ФРАГМЕНТ ТЕКСТА →

------------

Журнальный зал

Русский
толстый журнал как эстетический феномен

Опубликовано в журнале: Октябрь 1999, 4

О понимании


Мелочи жизни

Павел БАСИНСКИЙ

О понимании

Книга Льва Аннинского “Серебро и чернь. Русское, советское, славянское, всемирное в поэзии Серебряного века” (М., “Книжный сад”) попала ко мне поздновато, как вообще нередко доходят сегодня к читателю подобные книги. Но тема ее если и не вневременная, то, во всяком случае, рассчитана для обсуждения не на один-два года.

Книга Аннинского написана и напечатана в рамках проекта “Учебники нового поколения” Института “Открытое общество”. То есть перед нами не просто очередная книга известного критика, но — учебное пособие, рассчитанное на учителя и ученика.

Однако Аннинский не был бы Аннинским, когда бы не начинил свой труд изрядным зарядом дискуссионности, казалось бы, взрывающим изнутри всякое представление о нормальном учебнике. Провокативность книги явствует из названия, еще и усиленного подзаголовком: понятие “серебра” как бы дважды “затемняется”, лишается изысканности; и если название в отдельности еще можно воспринять “изысканно” (“серебро с чернью”), то подзаголовок с его неожиданным элементом “советского” все решительно меняет: за “чернью” видится уже то, что видели поэты XIX века,— “толпа”. “Серебро” и “чернь” благодаря подзаголовку начинают враждовать.

------------

ЧТО НУЖНО СДЕЛАТЬ →
1. Определите, соответствуют ли рецензии на книгу Аннинского утверждения (а), (б) и (в). Для каждого ответьте «да» или «нет» и приведите решающие слова рецензии точной цитатой. (а) Книга создана в рамках проекта «Учебники нового поколения». (б) Книга попала к автору рецензии сразу после выхода. (в) В подзаголовке книги есть элемент «советского».
2. Напишите продолжение рецензии на книгу Льва Аннинского «Серебро и чернь». Начните после последнего приведённого предложения.

------------

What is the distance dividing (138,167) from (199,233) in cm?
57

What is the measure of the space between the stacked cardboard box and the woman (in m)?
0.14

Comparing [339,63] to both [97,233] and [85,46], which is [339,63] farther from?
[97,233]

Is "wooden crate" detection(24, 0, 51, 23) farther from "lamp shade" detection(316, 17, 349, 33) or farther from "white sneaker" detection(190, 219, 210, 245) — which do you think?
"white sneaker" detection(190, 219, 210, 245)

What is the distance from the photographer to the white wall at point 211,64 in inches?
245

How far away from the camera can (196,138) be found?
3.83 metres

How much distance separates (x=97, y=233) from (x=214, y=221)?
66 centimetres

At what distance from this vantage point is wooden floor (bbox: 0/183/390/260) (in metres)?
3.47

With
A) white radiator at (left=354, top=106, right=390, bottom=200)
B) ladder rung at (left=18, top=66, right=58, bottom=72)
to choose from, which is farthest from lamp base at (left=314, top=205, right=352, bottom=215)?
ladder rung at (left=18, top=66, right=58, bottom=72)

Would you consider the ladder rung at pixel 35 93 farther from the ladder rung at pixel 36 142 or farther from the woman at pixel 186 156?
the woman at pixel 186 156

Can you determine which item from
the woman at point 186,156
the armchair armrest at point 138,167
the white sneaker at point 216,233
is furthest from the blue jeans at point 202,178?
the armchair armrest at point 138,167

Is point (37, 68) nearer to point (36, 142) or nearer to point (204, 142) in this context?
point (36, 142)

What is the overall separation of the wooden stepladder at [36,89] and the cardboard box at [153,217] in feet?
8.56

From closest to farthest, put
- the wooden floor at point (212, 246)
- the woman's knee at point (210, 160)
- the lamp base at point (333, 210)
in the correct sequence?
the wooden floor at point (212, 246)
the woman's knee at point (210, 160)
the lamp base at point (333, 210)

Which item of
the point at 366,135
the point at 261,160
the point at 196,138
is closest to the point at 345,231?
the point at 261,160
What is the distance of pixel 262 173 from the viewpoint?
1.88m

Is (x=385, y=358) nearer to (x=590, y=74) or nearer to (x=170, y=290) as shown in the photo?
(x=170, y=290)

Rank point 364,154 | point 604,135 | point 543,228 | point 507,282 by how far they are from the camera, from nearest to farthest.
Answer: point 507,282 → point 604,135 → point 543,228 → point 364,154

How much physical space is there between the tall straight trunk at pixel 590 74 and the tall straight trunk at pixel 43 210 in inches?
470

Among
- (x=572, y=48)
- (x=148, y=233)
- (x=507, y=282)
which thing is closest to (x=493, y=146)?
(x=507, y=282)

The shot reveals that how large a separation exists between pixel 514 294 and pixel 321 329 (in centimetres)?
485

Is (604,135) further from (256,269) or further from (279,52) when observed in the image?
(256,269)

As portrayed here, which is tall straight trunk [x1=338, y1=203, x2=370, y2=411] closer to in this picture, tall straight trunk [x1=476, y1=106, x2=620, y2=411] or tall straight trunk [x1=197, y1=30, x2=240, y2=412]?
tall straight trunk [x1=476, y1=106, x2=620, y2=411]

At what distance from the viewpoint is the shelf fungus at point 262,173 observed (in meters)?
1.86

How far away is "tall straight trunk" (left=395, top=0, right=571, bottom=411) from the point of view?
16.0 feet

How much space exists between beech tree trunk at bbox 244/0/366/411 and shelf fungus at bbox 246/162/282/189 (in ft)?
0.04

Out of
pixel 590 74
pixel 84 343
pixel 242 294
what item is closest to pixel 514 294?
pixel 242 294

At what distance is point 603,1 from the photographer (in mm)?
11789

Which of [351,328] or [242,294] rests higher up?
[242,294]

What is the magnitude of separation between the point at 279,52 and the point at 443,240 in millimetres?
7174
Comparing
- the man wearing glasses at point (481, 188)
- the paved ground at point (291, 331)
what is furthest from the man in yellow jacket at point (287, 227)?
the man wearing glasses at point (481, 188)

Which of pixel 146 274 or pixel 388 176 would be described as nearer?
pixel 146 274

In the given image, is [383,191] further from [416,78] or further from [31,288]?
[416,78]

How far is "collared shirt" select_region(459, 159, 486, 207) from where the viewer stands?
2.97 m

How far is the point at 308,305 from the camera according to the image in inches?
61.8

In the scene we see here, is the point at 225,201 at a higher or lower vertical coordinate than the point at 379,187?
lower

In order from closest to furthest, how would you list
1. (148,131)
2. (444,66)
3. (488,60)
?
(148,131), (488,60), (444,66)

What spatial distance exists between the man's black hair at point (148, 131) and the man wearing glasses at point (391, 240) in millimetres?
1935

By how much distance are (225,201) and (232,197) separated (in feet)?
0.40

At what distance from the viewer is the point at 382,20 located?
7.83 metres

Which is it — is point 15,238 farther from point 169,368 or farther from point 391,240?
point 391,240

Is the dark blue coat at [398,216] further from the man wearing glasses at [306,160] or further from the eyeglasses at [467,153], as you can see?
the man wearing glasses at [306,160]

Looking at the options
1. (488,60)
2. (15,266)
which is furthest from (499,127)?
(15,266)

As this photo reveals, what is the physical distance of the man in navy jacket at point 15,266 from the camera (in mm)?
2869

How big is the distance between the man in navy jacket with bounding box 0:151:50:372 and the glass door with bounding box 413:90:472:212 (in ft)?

------------

ИТОГИ →
1.
(а) Да: «Книга Аннинского написана и напечатана в рамках проекта “Учебники нового поколения” Института “Открытое общество”».
(б) Нет: «попала ко мне поздновато».
(в) Да: «подзаголовок с его неожиданным элементом “советского” все решительно меняет».

2.
Для человека, мало-мальски знакомого с советской и нынешней ситуацией в системе школьного обучения литературе, тотчас становится понятным, что и провокация здесь будет двойная. Вообразите себе типичного провинциального учителя-словесника 11-го класса... Женщина средних лет, но скорее — далеко запенсионного возраста. Ученики читать ничего не хотят, так как они уже выключены из старой доброй системы, когда читать в советских семьях заставляли.

Раньше в последних классах изучали “советское” и заставлять его читать — вроде как было положено. За последние лет десять публицисты-“демократы” без устали объясняли учителям, чего они, бедные, лишились и лишали своих учеников. На место Горького пришел Набоков, на место Островского — Газданов. Серебряный век, Русское зарубежье обрушились на учителей подобно лавине, справиться с которой они не в состоянии. А тут еще появляется Аннинский и вновь путает карты. Оказывается, “советское” заложено было еще в Серебряном веке. Две лавины сходятся вместе, и выбраться из этой ситуации уже не представляется решительно никакой возможности. Что делать бедным учителям?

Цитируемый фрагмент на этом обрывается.